A few have criticized my choices in my “fiction" as a result. Recently, a “friend” who claims not be judgmental in any form (let me clear my throat), stormed “off the set” because of some of the contents on my books, unfriending, saying nasty things about MY 'character' because of the “characters” in my “fictional” books. Did I say “fiction”? Good thing she’s not judgmental, huh? And I see it happen to a lot of authors. It's not just me.
There’s so many varying forms and levels of sexuality from heterosexual to bisexual to pansexual to homosexual and everything in between. I’m heterosexual. And yes, this may sound silly, but sometimes, I almost feel like THAT is a bad thing to be writing about these days. I certainly felt that way with my previous publisher. I couldn’t care less which way you wave your flag. Love. Lust. Fuck. Kiss. Sleep with whomever you want. But how come traditional roles of love and relationships, conflict and resolution, falling in love and marriage is somehow bad, uninteresting, not important anymore? Says who? It’s what I, personally, enjoy reading in this genre. And it’s what I enjoy writing. I won’t apologize for it. Just as someone who wants to write about transgender relationships or gay sex or bisexual untraditional tropes. Go for it.

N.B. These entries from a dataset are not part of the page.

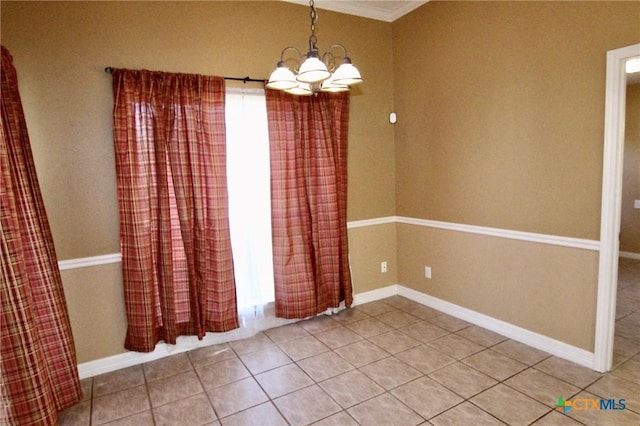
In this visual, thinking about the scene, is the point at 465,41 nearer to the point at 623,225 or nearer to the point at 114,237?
the point at 114,237

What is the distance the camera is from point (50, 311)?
2182 millimetres

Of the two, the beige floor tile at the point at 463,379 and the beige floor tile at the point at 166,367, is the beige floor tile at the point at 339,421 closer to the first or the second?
the beige floor tile at the point at 463,379

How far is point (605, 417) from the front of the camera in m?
2.02

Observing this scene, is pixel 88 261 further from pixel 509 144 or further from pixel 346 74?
pixel 509 144

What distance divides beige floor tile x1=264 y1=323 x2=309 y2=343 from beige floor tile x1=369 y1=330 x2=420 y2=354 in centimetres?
65

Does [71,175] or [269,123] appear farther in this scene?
[269,123]

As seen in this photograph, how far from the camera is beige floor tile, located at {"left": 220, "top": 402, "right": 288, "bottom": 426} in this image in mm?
2102

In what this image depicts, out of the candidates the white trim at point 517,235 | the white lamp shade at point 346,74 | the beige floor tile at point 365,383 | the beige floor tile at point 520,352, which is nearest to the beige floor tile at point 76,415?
the beige floor tile at point 365,383

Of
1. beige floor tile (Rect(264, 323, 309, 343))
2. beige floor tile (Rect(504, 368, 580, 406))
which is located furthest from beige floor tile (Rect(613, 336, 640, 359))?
beige floor tile (Rect(264, 323, 309, 343))

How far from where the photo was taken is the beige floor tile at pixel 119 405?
2211 millimetres

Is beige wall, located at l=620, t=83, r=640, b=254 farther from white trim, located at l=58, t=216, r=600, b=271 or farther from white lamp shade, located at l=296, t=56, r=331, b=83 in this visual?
white lamp shade, located at l=296, t=56, r=331, b=83

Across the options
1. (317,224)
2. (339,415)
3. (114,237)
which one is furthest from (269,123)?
(339,415)

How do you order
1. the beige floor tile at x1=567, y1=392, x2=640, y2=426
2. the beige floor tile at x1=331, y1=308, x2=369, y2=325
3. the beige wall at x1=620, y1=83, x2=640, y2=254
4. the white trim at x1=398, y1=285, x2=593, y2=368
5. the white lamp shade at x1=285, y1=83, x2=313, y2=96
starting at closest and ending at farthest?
the beige floor tile at x1=567, y1=392, x2=640, y2=426 < the white lamp shade at x1=285, y1=83, x2=313, y2=96 < the white trim at x1=398, y1=285, x2=593, y2=368 < the beige floor tile at x1=331, y1=308, x2=369, y2=325 < the beige wall at x1=620, y1=83, x2=640, y2=254

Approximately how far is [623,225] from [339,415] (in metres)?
5.43
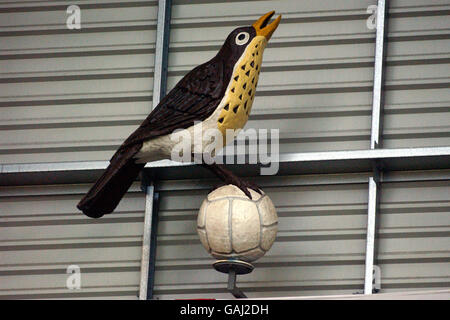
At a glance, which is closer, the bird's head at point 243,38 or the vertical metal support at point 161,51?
the bird's head at point 243,38

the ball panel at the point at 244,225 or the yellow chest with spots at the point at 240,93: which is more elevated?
the yellow chest with spots at the point at 240,93

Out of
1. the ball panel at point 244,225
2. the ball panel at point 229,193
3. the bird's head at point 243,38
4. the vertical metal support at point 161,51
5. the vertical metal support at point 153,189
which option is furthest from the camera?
the vertical metal support at point 161,51

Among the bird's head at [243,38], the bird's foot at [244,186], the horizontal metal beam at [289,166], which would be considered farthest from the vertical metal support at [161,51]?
the bird's foot at [244,186]

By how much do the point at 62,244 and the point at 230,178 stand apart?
157 centimetres

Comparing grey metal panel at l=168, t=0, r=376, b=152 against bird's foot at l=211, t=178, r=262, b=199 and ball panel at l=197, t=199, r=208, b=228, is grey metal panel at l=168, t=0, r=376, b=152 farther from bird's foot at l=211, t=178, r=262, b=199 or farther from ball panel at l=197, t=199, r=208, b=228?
ball panel at l=197, t=199, r=208, b=228

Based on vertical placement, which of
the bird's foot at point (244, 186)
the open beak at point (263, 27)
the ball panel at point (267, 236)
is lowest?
the ball panel at point (267, 236)

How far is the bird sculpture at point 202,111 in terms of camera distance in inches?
309

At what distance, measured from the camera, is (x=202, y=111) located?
7848 millimetres

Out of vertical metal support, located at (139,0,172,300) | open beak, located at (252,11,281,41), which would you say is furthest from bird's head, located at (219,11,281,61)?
vertical metal support, located at (139,0,172,300)

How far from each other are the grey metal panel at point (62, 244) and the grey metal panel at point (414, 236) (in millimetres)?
1713

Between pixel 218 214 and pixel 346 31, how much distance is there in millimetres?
2050

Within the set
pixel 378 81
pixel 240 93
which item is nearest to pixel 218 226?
pixel 240 93

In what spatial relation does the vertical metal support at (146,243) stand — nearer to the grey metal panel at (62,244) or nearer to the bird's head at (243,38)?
the grey metal panel at (62,244)
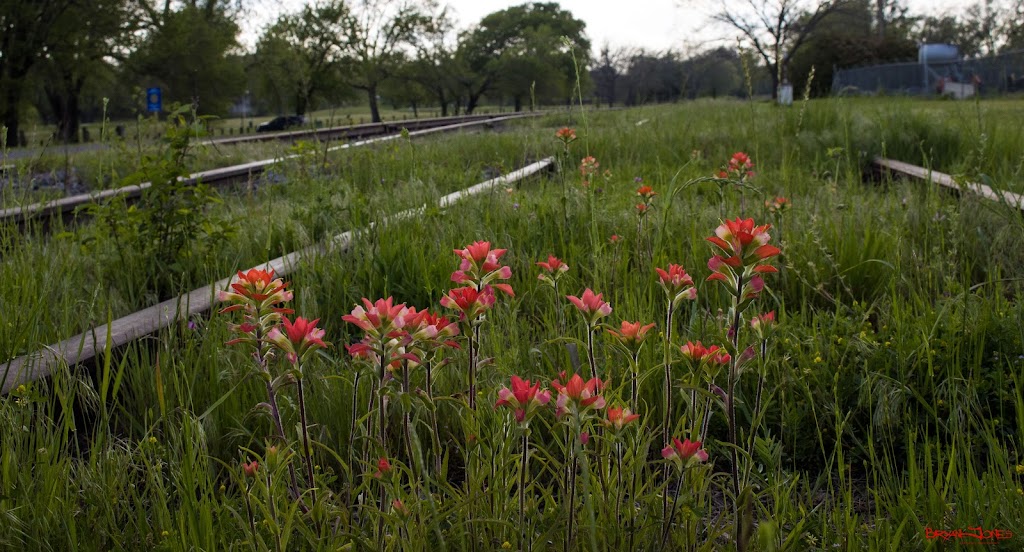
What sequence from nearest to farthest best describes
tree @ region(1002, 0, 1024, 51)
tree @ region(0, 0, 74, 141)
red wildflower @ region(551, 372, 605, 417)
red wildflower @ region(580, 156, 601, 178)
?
red wildflower @ region(551, 372, 605, 417) < red wildflower @ region(580, 156, 601, 178) < tree @ region(0, 0, 74, 141) < tree @ region(1002, 0, 1024, 51)

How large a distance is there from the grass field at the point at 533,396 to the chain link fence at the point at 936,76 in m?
25.2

What's more, and maybe this is the rub, this genre, this trope, this story, is STILL quite popular among many romance readers, readers in general, that even in our changing world of more and more acceptance of non-traditional roles, the majority still like the trope of boy meets girl, they fall in love, and live happily ever after but not until there is a helluva lot of angst and conflict first. So what? Live and let live. I wish the judging would stop. On both sides of this coin. What difference does it make if it’s well-written and makes a reader feel? Find your audience. And keep producing what both you and they are looking for. It’s really that simple.
I write more than alpha male erotic romance. If you don’t know that by now, I question why you’re even reading this. There are pieces of me in my characters. Some more than others. But I am not my characters and my characters are not me. I think the best thing we can do is write if we’re writers; read if we’re readers; and make no apologies for what we want to read and write. If people continue to read my work, I’ll keep writing them. When they stop, I’ll probably stop publishing too. But I’ll never stop writing. And I will not apologize to anyone who can’t differentiate between fiction and the author of said fiction. Experience Informs Our Writing But It Doesn't Define Us.